А про себя он подумал: «Хороший, наверно, был человек этот Пушкин».

Мастер Саттар и Викентий Петрович отдохнули или замерзли, во всяком случае, они встали со скамейки, и все двинулись в обратный путь.

— Пушкин когда жил? — спросил Талиб у Викентия Петровича.

— Эти стихи он написал восемьдесят два года назад.

— Хороший был человек, — вслух сказал Талиб то, о чем думал, стоя у памятника.

Они сразу попали в людской поток, влекущий их к Красной площади. Люди шли радостные и возбужденные, они пели песни, несли кумачовые лозунги и шелковые знамена. Где-то сзади духовой оркестр заиграл «Марсельезу».

Талиб оглянулся. Над трубами оркестра колыхалось полотнище с золотыми буквами: «Не трудящийся да не ест». На розовой стене Страстного монастыря было написано: «Мы на го́ре всем буржуям мировой пожар раздуем». А на здании Московского Совета среди елочных гирлянд, украшенных звездами, висел плакат: «Пролетарию нечего терять, кроме цепей, приобретет же он весь мир!»

Через несколько дней после демонстрации Иван Мухин постучал в дверь квартиры номер тридцать шесть дома номер четыре по Черниговскому переулку.

— Карета подана, — пробасил он, явно довольный собственной оперативностью. — Прошу не тянуть волынку.

У подъезда стоял грузовой автомобиль с молоденьким шофером в меховой шапке и меховых рукавицах.
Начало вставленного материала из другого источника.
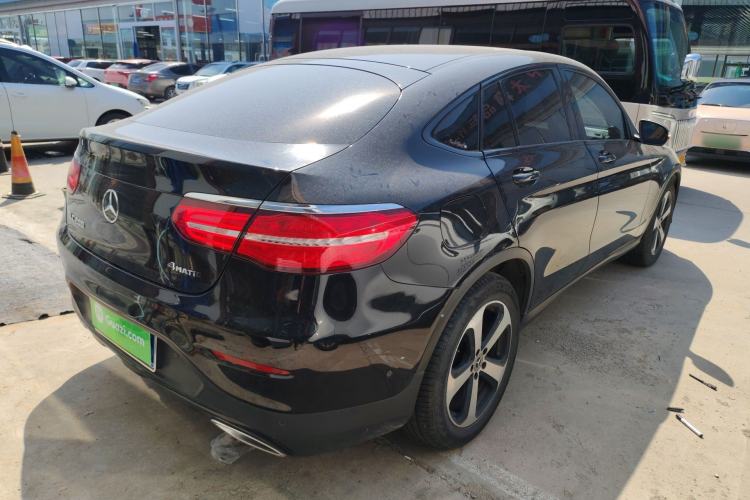 Used Mercedes-Benz GLC Coupe 2018 GLC 200 4MATIC Coupe SUV Rear Right 45 Deg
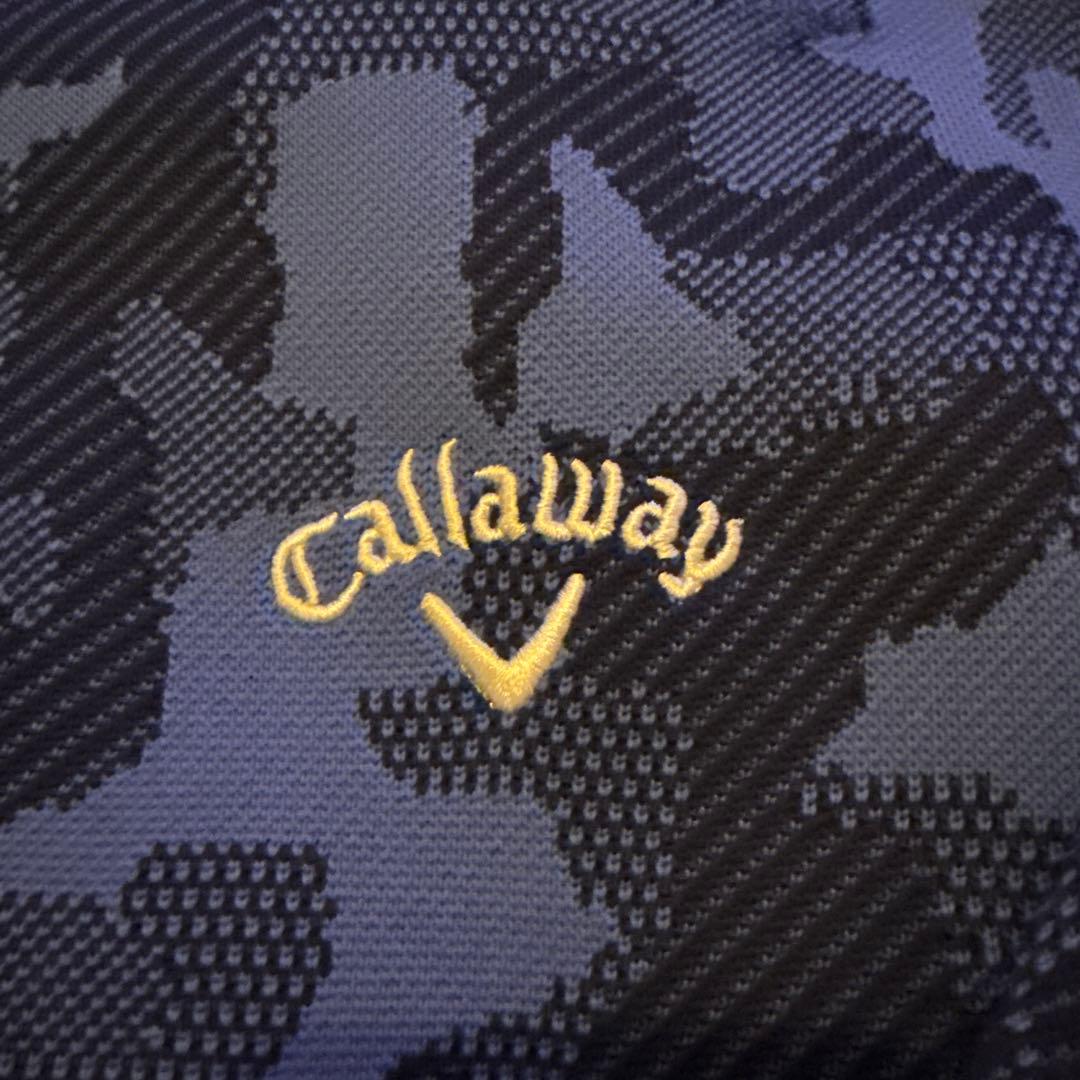Callaway 青 迷彩 セーター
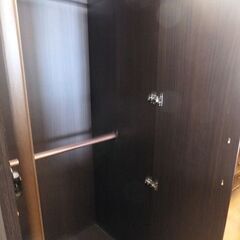 □NITORI/ニトリ◆ワードロープ モール 120ワード ダークブラウン クローゼット 収納 の画像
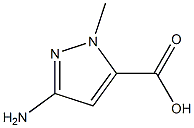 5-Amino-2-methyl-2H-pyrazole-3-carboxylic acid 结构式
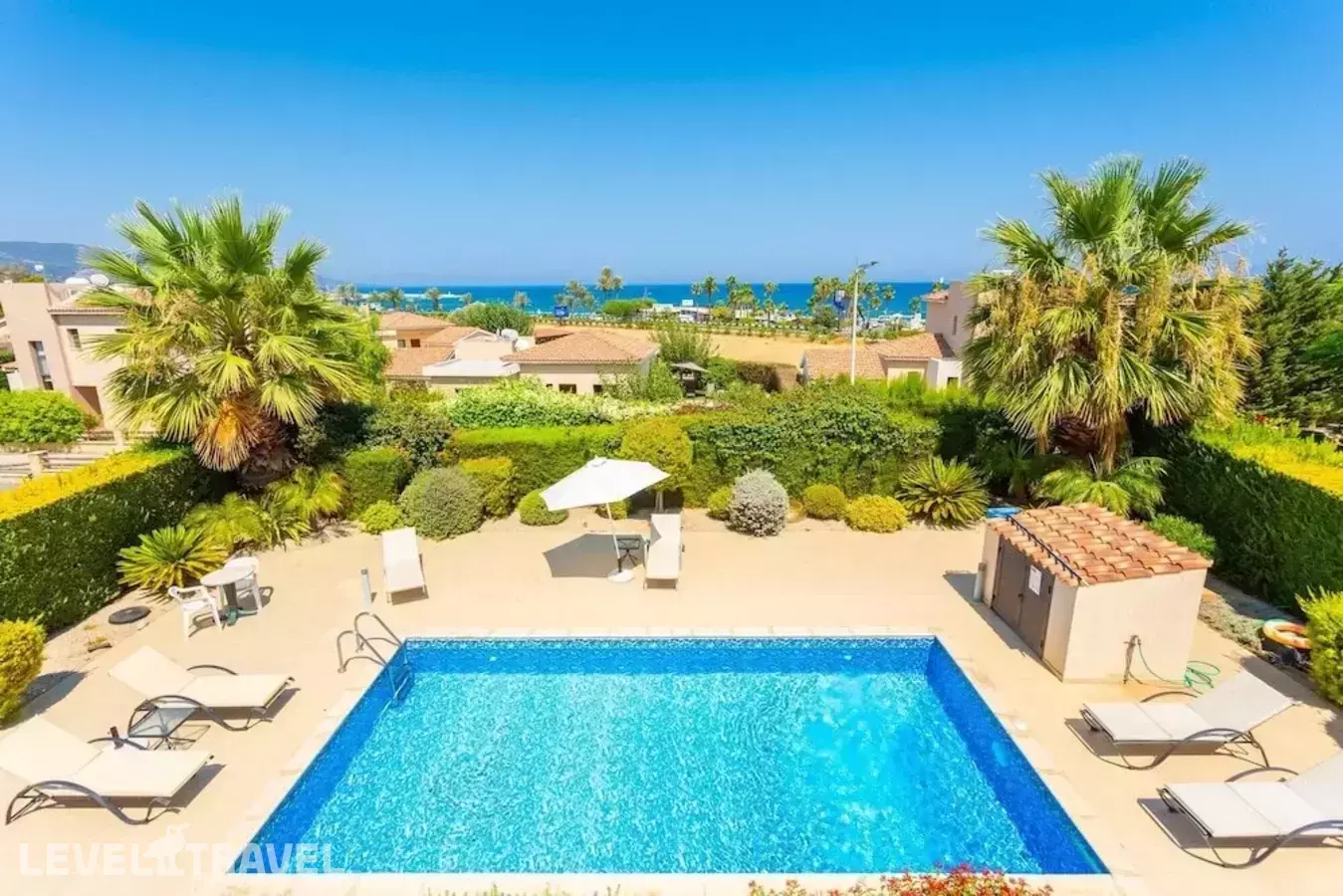 Villa Fortuna Large Private Pool Walk To Beach Sea Views A C Wifi Car Not Required - 2630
Автомобиль тарахтел, потому что шофер не глушил двигателя, боясь, что не сможет его завести.

Несколько мальчишек с завистью смотрели на людей, вышедших из подъезда и по-хозяйски разместившихся в автомобиле.
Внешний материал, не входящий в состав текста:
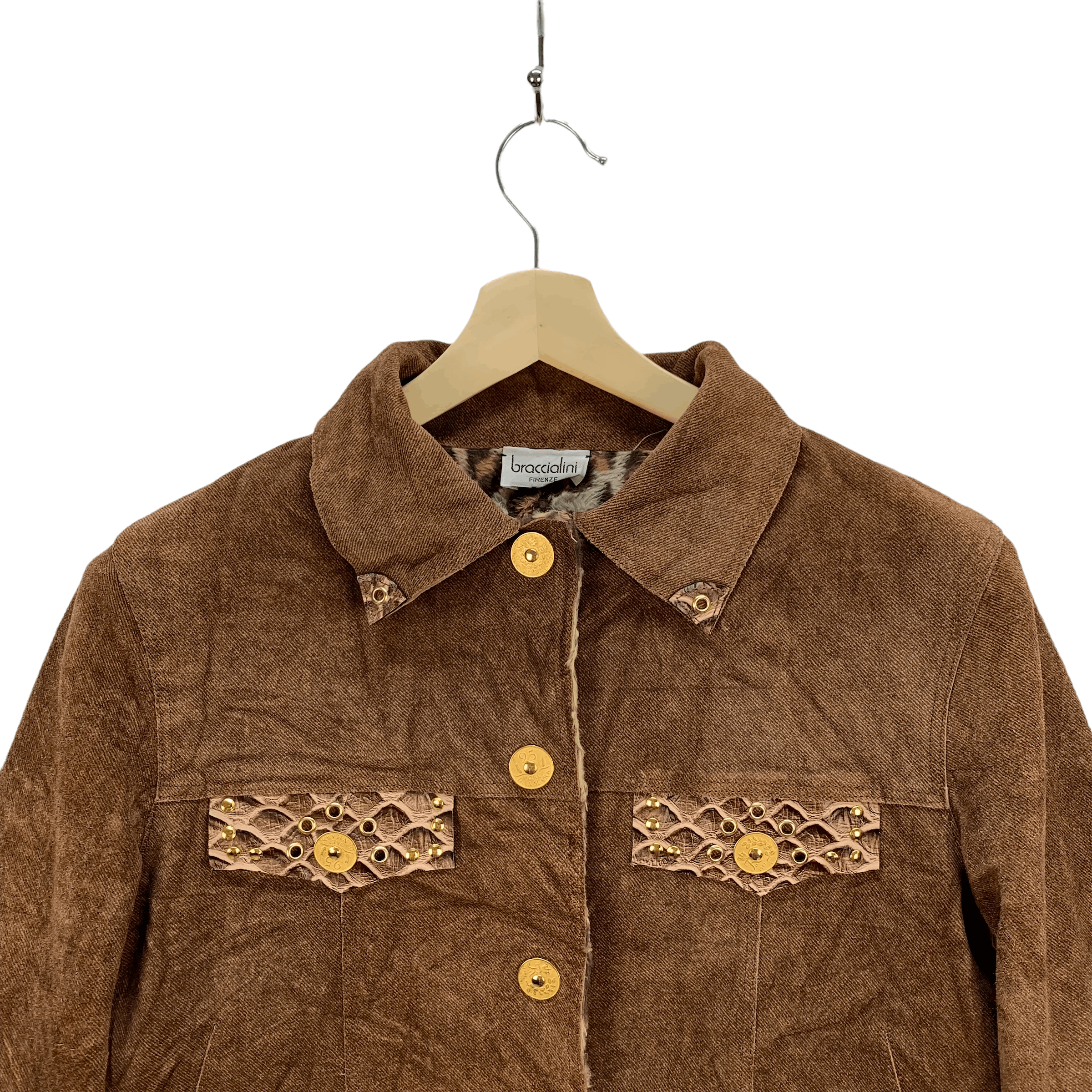 Firenze Braccialini Firenze Women Leather Jacket #3760-131 Size ONE SIZE - 2 Thumbnail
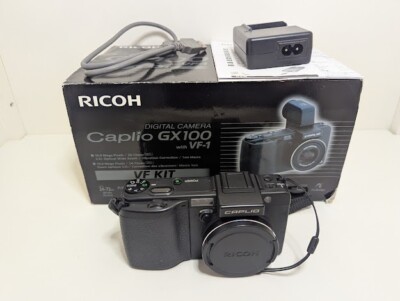 RICOH Caplio GX100 10.0MP Digital Camera Black w/VF-1 RICOH Caplio GX100 10.0MP Digital Camera Black w/VF-1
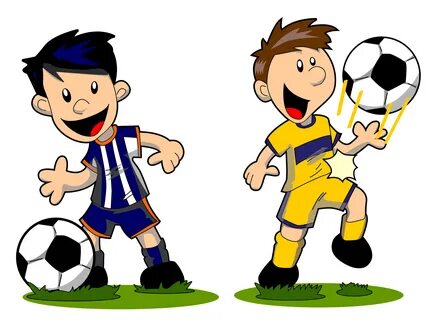 Cartoon Football Player. 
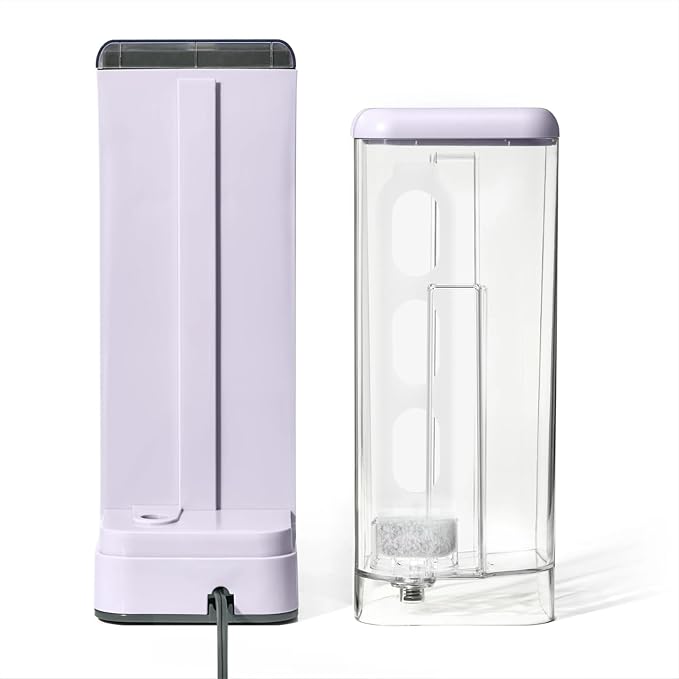 Beautiful Perfect Grind Programmable Single Serve Coffee Maker with Touch-activated Display, Programmable and Integrated Burr Grinder, 64oz Water Reservoir (Lavender)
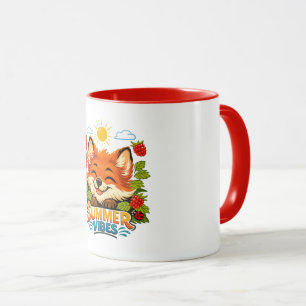 Sommerlich mit Fuchsdesign Tasse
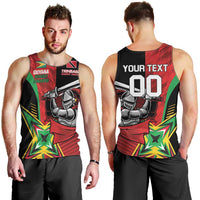 Custom Amazon Warriors Vs Knight Riders Men Tank Top Trinbago and Guyana Face Off Cricket LT01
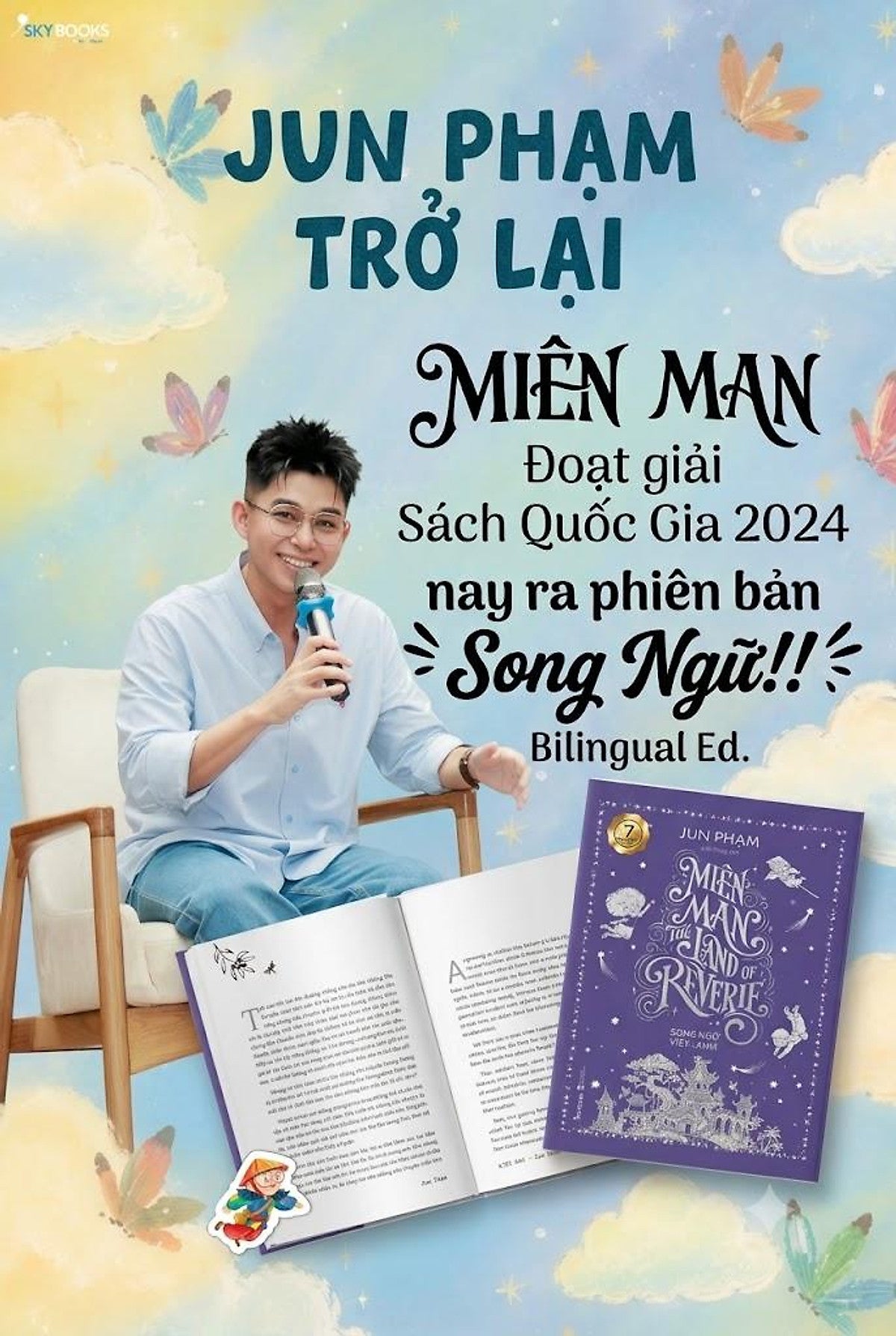 (Song Ngữ Việt-Anh) Miên Man – The Land Of Reverie - Jun Phạm - Jack Frogg Dịch - Az Việt Nam - Nxb Phụ Nữ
Шофер нажал резиновую грушу, торчавшую возле дверцы, пискнул рожок, едва слышимый сквозь треск мотора, и грузовик, пуская клубы синего дыма, свернул на Пятницкую улицу.
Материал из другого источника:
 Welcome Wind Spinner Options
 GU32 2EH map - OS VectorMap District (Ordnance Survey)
Поезд уже стоял у перрона.

— Куда? — остановил Мухина вооруженный наганом вислоусый проводник. — Не видишь, поезд особого назначения.

— У нас тоже особое, — ухмыльнулся Мухин и сунул под нос проводнику какую-то бумажку с печатью.

В вагоне было тепло и уютно.

Талиб с отцом заняли две полки, положив на одну связку книг, на другую скатанное одеяло, и вышли к провожающим.

Трудно пересказать все, о чем в минуты, оставшиеся до отправления поезда, говорили Талиб и Лера, Викентий Петрович Закудовский, кузнец Саттар и уполномоченный Наркомпрода Иван Мухин. Но дело не в словах. Не все ими можно выразить.

Когда звякнул вокзальный колокол и проводник предложил отъезжающим войти в вагон, профессор сказал, что будет всегда рад видеть в Москве Талиба и его отца, что он надеется на лучшее, ибо, как сказал какой-то мудрец, в мире больше хорошего, чем плохого.

Мухин сказал, что на дороге еще много всякого безобразия, но поезд охраняется, документы у них правильные, Удрис все оформил, начальник поезда парень толковый, и все будет как в аптеке.

Лера, вопреки своему обыкновению, в этот раз говорила мало, а когда Талиб встал на подножку, вдруг подбежала к нему и поцеловала в щеку.